Figure 6. (a) Spatial change in standard deviation between the measured and simulated magnetic fields. Marked in black is the position of the sensor which was used for the simulation and which is based on the production data of the sensor and the clip. (b) Measured and simulated magnetic field without offset.
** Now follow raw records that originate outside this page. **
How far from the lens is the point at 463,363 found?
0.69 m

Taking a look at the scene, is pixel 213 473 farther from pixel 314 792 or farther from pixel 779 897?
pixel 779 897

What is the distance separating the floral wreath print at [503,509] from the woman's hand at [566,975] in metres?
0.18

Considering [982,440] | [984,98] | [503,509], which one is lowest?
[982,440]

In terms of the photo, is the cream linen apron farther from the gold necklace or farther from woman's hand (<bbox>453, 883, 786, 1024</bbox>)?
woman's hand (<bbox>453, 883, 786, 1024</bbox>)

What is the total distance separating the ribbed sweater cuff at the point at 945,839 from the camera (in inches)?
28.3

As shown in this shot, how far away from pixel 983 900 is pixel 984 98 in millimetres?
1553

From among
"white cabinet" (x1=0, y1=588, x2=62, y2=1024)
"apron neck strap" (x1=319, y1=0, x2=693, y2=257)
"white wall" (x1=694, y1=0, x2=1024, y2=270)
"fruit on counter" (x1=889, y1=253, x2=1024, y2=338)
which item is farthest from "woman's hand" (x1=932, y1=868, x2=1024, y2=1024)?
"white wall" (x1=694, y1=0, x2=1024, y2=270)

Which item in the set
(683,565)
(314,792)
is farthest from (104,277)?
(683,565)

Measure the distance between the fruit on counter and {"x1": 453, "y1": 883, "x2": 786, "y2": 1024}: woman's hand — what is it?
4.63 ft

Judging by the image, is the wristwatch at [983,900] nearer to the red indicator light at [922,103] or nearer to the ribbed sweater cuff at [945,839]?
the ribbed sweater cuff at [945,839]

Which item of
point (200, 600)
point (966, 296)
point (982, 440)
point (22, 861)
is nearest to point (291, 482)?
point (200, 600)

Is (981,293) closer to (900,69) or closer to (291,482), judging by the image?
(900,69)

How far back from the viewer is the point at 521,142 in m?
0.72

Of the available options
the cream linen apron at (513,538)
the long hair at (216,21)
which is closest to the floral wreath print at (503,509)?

Regarding the general measurement range, the NV center, and therefore the sensing technique, is not the limiting factor. Only from about a $102\mathrm{mT}$ external field do the excited and ground state overlap, rendering the extraction of the resonance frequencies no longer easily possible. If an additional magnetic field of $21\mathrm{mT}$ caused by the current is added to the existing offset, the measuring range is already 0–600 $\mathrm{A}$. The previously described fitting process also includes the ZFS parameter D, which is mainly caused by a change in temperature of the diamond. The sensor should therefore be able to function and measure magnetic fields correctly even when the temperature changes. The non-linear shift of the resonances due to off-axis magnetic fields is also covered by the parameter $\xi$. Therefore, we assume that the accuracy of the current sensor might be $0.014\%$ in a 0–600 $\mathrm{A}$ range and even lower in higher measurement ranges. However, this is a very theoretical consideration, as the conductor rail would have to be changed for this load and the field distribution would have to be recalculated. According to tables given in DIN 43 671, a load of $160\mathrm{A}$ for the used busbar, which has a cross-section of $A=42.5{\mathrm{mm}}^2$, can be assumed even without a correction factor for an increased accepted temperature. In this range, the sensor could be used with an accuracy of $0.05\%$. These results underscore the potential of the sensor for high-precision current measurements in practical applications, contingent upon the adaptation of its physical and magnetic configurations to support the desired current ranges. Moreover, a workflow was presented that demonstrates highly accurate measurements in practical applications using only numerical simulation results. Additionally, it was demonstrated that the accuracy of the measurements can be enhanced through the implementation of a reference measurement and the adjustment of the simulation parameters. This workflow can be further utilized when measuring currents in high-current applications such as DC supply cables using quantum sensors without contact.